Average rapidity densities \(\langle \text {d}N/\text {d}y\rangle \) (top) and average transverse momenta \(\langle p_{\mathrm {T}} \rangle \) (bottom) as a function of center-of-mass energy for pp [8] and pPb collisions, for charge-averaged pions, kaons, and protons. Error bars indicate the uncorrelated combined uncertainties, while boxes show the uncorrelated systematic uncertainties. The curves show parabolic (for \(\langle \text {d}N/\text {d}y\rangle \)) or linear (for \(\langle p_{\mathrm {T}} \rangle \)) interpolation on a log-log scale. The pp and pPb data are for laboratory rapidity \(|y |<1\), which is the same as the center-of-mass rapidity only for the pp data

6 Conclusions

Measurements of identified charged hadron spectra produced in pPb collisions at \(\sqrt{s_{NN}} =5.02\,\text {TeV} \) have been presented, normalized to events with simultaneous hadronic activity at pseudorapidities \(-5 < \eta < -3\) and \(3 < \eta < 5\). Charged pions, kaons, and protons were identified from the energy deposited in the silicon tracker and other track information. In the present analysis, the yield and spectra of identified hadrons for laboratory rapidity \(|y | \!<\! 1\) have been studied as a function of the event charged particle multiplicity in the range \(|\eta |\!<\!2.4\). The \(p_{\mathrm {T}} \) spectra are well described by fits with the Tsallis–Pareto parametrization. The ratios of the yields of oppositely charged particles are close to one, as expected at mid-rapidity for collisions of this energy. The average \(p_{\mathrm {T}} \) is found to increase with particle mass and the event multiplicity. These results are valid under the assumption that the particle yield distributions follow the Tsallis–Pareto function in the unmeasured \(p_{\mathrm {T}} \) regions.

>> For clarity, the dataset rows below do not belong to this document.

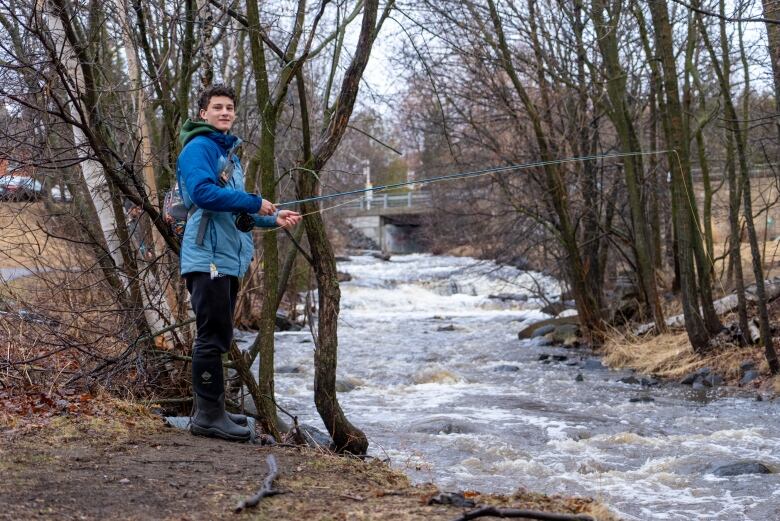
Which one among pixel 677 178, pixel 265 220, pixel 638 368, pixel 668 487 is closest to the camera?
pixel 265 220

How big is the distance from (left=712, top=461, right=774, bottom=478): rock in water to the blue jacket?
158 inches

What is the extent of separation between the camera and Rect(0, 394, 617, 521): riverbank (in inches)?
149

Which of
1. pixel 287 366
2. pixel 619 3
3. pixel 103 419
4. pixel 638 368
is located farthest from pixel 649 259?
pixel 103 419

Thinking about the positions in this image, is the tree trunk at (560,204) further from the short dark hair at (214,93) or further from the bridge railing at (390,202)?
the bridge railing at (390,202)

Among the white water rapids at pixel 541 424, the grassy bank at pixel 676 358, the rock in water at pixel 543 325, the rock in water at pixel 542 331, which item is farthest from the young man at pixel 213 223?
the rock in water at pixel 543 325

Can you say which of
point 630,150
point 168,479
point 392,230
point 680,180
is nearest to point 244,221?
point 168,479

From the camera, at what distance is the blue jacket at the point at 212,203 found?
4.98m

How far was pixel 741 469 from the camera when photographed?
696 cm

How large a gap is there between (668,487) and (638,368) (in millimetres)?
6292

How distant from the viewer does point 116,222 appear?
7.23m

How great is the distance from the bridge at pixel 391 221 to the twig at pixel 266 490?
42925 mm

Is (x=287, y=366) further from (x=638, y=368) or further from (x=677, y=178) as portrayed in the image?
(x=677, y=178)

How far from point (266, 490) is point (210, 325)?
1.41m

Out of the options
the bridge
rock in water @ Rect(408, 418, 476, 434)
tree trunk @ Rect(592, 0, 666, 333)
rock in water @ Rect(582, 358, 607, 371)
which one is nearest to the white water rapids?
rock in water @ Rect(408, 418, 476, 434)
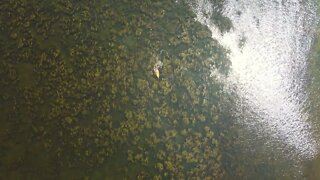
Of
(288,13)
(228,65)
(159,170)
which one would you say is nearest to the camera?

The results can be used to further constrain models of hadron production and contribute to the understanding of basic non-perturbative dynamics in hadron collisions. The Epos Lhc event generator reproduces several features of the measured distributions, a significant improvement from the previous version, attributed to a new viscous hydrodynamic treatment of the produced particles. Other studied generators (Ampt, Hijing) predict steeper \(p_{\mathrm {T}}\) distributions and much smaller \(\langle p_{\mathrm {T}} \rangle \) than found in data, as well as substantial deviations in the \(\mathrm {p}/{\pi }\) ratios.

Combined with similar results from pp collisions, the track multiplicity dependence of the average transverse momentum and particle ratios indicate that particle production at LHC energies is strongly correlated with event particle multiplicity in both pp and pPb interactions. For low track multiplicity, pPb collisions appear similar to pp collisions. At high multiplicities, the average \(p_{\mathrm {T}} \) of particles from pPb collisions with a charged particle multiplicity of \(N_\mathrm{tracks}\) (in \(|\eta |<2.4\)) is similar to that for pp collisions with \(0.55 \times N_\mathrm{tracks}\). Both the highest-multiplicity pp and pPb interactions yield higher \(\langle p_{\mathrm {T}} \rangle \) than seen in central PbPb collisions.